Whatever your associations with China – communism, the Great Wall, a billion people, etc. – Chris Mayson has one that might surprise you: Great golf.
Mayson, Maderas’ Director of Instruction, just returned from his second trip to China in as many years as coach of the USA Junior National Golf Team.
Mayson traveled with a team of six players to take part in the Aaron Baddeley International Junior Championships in November. The team competed four days during its nine-day stay.
The tournament took place at a 36-hole facility in the city of Yiang Jiang, China, in southern China, about two hours from Hong Kong. The courses were carved out of the side of the mountain and in the setting of a jungle terrain. Mayson describe the overall topography as “stunning.”
He says the grandeur of golf in China is a sight to behold.
“The golf there is superb,” Mayson says. “The courses are beautifully maintained and the clubhouses are all built as big and grand as possible. They are out of this world.”
Amidst that setting, Mayson’s team of four boys and two girls 18 and under competed against players from seven other countries. Carolyn Zhao turned in the outstanding individual performance, leading after 36 holes before finishing fifth. The team placed sixth.
The trip was just as much a cultural experience as a golf one, Mayson says, after a 15 ½-hour flight from LAX and a 2 ½-hour bus ride to get to the resort.
On one of his first nights there, a trip to the market gained Mayson a bit of his own paparazzi.
“We were in a small town where they rarely see westerners,” he says. “I was walking through the market and turned around. There were six people following me taking pictures. They’d never see anybody with a beard, or so tall.”
Mayson’s group was escorted at all times by two or three interpreters to help them navigate a country where it’d be impossible for a non-native to do on their own.
“I could drop you off in Rome and you could make your way to the Coliseum by talking to someone or looking at signs,” he says. “In China? No chance. A billion people and hardly anyone speaks English. And the signs are all Chinese symbols. You wouldn’t have the faintest clue.”
But with a little help, Mayson’s team was indeed able to enjoy its time in such a foreign place.
On one of their first nights, the team was taken to a hot springs, Mayson says.
“We were at a hot springs resort where the springs were like Jacuzzis,” he says. “The springs were different temperatures and even different flavors – like apple, jasmine, etc. It was pretty cool.”
And the golf? That proved to be a real test, Mayson says.
“The course we played was really demanding off the tee,” he says. “Even though they’re not very good at golf as a general population, the Chinese like to make their courses really difficult because they like to bet. They want a course where anything can happen on a given hole.”
They only thing tougher than finding a fairway, perhaps, Mayson says, was finding a good meal.

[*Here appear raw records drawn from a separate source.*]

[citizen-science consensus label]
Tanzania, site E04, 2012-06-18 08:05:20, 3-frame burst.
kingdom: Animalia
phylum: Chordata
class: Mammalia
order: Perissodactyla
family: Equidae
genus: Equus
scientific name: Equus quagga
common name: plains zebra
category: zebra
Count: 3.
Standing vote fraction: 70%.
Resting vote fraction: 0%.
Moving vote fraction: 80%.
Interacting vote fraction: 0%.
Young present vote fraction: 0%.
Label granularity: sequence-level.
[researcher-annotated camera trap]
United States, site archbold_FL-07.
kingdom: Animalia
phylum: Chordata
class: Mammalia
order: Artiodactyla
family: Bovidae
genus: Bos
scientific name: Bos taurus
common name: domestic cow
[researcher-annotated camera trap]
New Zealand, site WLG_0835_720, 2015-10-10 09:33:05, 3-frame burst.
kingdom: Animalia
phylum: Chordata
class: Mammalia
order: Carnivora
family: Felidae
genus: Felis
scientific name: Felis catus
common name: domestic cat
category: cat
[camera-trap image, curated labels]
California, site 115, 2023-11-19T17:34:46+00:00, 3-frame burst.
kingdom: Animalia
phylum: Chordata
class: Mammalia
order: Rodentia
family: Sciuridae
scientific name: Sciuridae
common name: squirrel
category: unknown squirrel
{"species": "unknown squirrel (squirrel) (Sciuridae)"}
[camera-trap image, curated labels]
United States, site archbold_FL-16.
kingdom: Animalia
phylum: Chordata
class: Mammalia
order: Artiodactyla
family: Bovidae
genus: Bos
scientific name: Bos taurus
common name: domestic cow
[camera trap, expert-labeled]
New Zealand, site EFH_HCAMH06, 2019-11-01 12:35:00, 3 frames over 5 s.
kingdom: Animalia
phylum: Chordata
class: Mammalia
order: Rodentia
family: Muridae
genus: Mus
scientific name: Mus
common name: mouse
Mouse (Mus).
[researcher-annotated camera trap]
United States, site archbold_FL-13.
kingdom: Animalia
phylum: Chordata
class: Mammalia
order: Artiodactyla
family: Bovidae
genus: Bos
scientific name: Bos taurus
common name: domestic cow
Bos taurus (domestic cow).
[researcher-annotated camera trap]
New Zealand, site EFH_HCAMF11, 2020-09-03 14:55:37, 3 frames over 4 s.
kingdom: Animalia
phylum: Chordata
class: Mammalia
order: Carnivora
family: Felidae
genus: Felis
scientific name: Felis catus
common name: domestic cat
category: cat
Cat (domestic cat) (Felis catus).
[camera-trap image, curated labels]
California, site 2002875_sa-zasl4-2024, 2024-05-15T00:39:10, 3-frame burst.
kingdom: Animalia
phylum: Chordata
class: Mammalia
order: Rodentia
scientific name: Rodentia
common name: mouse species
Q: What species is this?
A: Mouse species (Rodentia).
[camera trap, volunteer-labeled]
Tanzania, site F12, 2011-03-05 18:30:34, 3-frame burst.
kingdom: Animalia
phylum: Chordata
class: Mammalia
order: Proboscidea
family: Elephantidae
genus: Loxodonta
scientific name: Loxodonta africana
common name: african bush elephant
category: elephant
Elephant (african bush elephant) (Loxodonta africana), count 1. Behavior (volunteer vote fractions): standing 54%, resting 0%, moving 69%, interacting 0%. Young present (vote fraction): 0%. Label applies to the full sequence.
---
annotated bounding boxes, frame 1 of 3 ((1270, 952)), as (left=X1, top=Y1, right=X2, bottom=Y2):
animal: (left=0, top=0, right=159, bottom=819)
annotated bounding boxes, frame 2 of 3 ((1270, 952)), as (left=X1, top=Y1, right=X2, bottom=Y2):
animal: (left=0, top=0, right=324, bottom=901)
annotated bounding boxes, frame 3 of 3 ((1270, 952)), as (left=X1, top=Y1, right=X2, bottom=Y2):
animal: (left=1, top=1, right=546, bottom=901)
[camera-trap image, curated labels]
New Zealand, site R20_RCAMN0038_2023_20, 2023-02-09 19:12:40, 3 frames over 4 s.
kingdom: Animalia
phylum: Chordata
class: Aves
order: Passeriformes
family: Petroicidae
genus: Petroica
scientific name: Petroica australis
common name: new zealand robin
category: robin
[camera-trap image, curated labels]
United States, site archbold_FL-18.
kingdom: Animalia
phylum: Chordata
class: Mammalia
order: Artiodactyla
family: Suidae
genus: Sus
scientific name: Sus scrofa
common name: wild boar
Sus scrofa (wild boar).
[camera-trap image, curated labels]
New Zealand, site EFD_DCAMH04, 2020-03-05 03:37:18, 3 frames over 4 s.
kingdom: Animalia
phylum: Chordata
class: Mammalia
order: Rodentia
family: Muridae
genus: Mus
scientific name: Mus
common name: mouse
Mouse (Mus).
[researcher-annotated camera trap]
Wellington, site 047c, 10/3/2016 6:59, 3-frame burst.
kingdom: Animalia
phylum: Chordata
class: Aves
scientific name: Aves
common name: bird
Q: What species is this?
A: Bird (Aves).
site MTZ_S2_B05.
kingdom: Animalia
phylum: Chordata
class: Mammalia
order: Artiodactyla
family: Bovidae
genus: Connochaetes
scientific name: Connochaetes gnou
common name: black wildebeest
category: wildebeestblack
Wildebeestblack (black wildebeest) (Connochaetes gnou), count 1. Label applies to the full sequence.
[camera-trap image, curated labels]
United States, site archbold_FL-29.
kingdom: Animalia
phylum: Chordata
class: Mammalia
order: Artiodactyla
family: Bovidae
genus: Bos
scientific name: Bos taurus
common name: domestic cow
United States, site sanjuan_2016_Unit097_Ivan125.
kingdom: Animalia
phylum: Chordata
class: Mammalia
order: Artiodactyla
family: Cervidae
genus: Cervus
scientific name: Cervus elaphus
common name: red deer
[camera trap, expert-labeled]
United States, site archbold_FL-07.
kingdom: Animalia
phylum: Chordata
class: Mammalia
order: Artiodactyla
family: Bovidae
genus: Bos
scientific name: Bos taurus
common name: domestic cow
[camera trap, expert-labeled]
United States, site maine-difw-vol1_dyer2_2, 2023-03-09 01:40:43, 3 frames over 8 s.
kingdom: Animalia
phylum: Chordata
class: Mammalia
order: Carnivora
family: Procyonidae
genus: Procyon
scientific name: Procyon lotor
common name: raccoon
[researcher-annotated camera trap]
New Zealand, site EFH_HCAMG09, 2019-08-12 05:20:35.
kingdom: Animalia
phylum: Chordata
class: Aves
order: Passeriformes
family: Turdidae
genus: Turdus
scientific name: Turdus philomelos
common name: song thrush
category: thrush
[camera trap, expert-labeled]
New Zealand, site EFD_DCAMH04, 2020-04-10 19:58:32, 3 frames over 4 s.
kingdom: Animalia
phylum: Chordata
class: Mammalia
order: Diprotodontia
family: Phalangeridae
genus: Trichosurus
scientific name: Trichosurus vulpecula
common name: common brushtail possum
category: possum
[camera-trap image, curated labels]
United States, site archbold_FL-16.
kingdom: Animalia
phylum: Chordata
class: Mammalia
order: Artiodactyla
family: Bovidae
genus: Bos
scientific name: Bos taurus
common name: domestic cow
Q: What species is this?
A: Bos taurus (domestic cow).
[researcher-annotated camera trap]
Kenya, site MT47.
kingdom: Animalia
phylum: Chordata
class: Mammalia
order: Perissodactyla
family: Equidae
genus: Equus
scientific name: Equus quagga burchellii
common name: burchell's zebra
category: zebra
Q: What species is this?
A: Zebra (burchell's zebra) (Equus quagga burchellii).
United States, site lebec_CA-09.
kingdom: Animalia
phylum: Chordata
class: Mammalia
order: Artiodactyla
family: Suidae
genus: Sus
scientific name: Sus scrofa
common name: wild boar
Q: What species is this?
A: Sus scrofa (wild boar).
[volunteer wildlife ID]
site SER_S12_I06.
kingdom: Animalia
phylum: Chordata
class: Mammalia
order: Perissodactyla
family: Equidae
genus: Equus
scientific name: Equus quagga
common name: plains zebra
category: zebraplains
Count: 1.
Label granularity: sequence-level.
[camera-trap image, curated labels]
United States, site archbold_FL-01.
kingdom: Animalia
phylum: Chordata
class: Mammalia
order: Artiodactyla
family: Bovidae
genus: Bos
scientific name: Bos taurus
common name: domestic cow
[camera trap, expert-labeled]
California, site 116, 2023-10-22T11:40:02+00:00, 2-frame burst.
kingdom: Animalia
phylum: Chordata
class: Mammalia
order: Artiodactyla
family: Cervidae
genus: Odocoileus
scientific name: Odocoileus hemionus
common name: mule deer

“I’ll eat anything but by the end of the trip, fries started sounding really good to me,” he says. “It’s really hard to get some quality meat. The Chinese eat chicken feet and pig’s feet and squid and octopus. When you ask what you’re eating, they just tell you it’s meat. It’s different.
“And then you try to go to McDonald’s and even that’s different.”
While the food may not be five-star, Mayson says the courses in China are.
“You have to have caddies,” he says. “The caddies stand on the back of your cart and then you walk to your ball, never drive. So there are no cart lines in the fairways.
“And labor is very cheap there so they have tons of people working on the golf course.”
The overall playing experience doesn’t match that of say Scotland, Australia and America, Mayson says, but the courses themselves are indeed world class.
“In terms of the beauty and how well maintained they are, they are definitely at the highest level.”